ANYONE who has taken the time to get to the bottom of any of the rubbish that this "think tank" publicise directly or indirectly via "manipulated science papers & newspaper writer shills among other media outlets" will discover quite easily that they are clearly trying to insult your intelligence. For example they love to spruik how toxic vaping is by listing off all the scariest chemicals they can locate in a vape eLiquid that are often tested under highly extreme conditions that no human let alone a vaper could or would tolerate yet they call it science.

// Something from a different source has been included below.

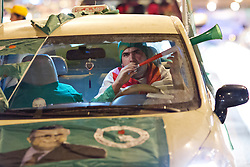 © Licensed to London News Pictures. 27/04/2014. Sulaimaniya, Iraq. Driving a car covered in Patriotic Union of Kurdistan (PUK) political party flags, A supporter blows a vuvuzela during celebrations in the lead up to the 2014 Iraqi parliamentary elections in Sulaimaniya, Iraqi-Kurdistan.<br /> <br /> Although banned in other parts of Iraqi-Kurdistan, the days leading up to an election in Sulaimaniya sees political supporters of all the three main parties parading up and down the main street of the city, waving flags, honking horns, letting off fireworks and firing pistols and rifles into the air.<br /> <br /> The period leading up to the elections, the fourth held since the 2003 coalition forces invasion, has already seen six polling stations in central Iraq hit by suicide bombers causing at least 27 deaths. Photo credit: Matt Cetti-Roberts/LNP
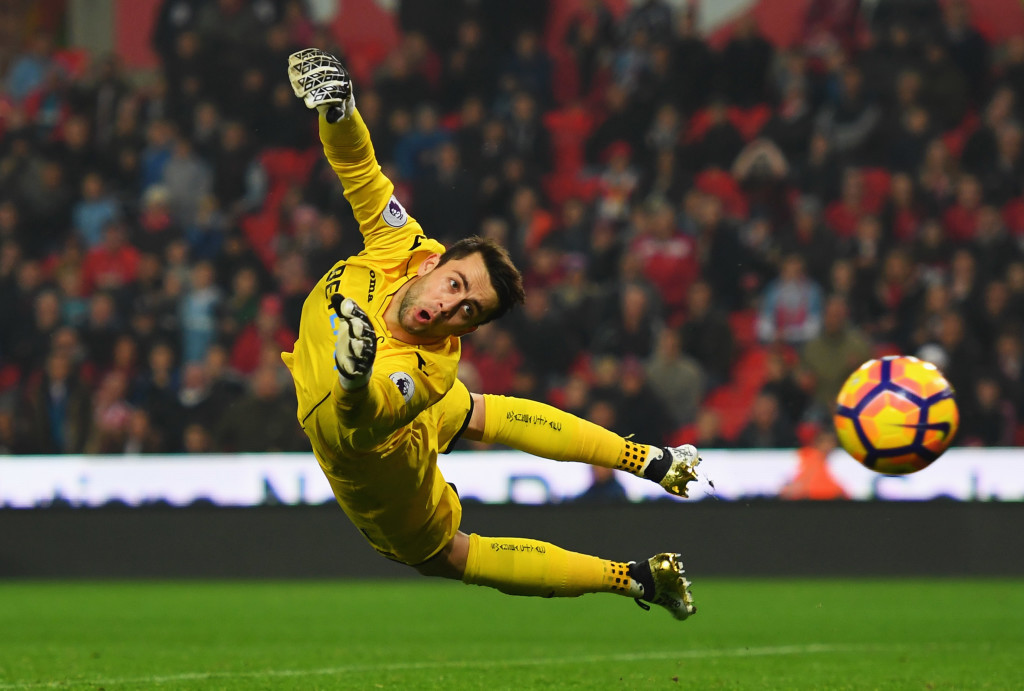 STOKE ON TRENT, ENGLAND - OCTOBER 31: Lukasz Fabianski of Swansea City dives for the ball as a shot by Charlie Adam of Stoke City hits the post during the Premier League match between Stoke City and Swansea City at Bet365 Stadium on October 31, 2016 in Stoke on Trent, England. (Photo by Laurence Griffiths/Getty Images)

They list off chemicals that are well below the accepted standards for what is tolerated in our water supply guidelines. Yet they will sell you that information in a way that makes you cringe and in a way that makes you think you will certainly die.

They will even character assinate people who have quit smoking with these products, all with the slightest of information to make you think that all alternative nicotine delivery system products are a huge big tobacco conspiracy. Why? Once again, it's because they (in the thiink tank") want that flow of easy government taxpayers money to keep flowing! They have even accused public health England of lying because they endorse nicotine ecigs as a 95% safer than smoking alternative!

That is the very same super highly respected organisation that originally called out the harms of combustible smoking in the 1950's & 60's! Would they lie?

So why can I only refer to this select racketeering ring as the "Think Tank"?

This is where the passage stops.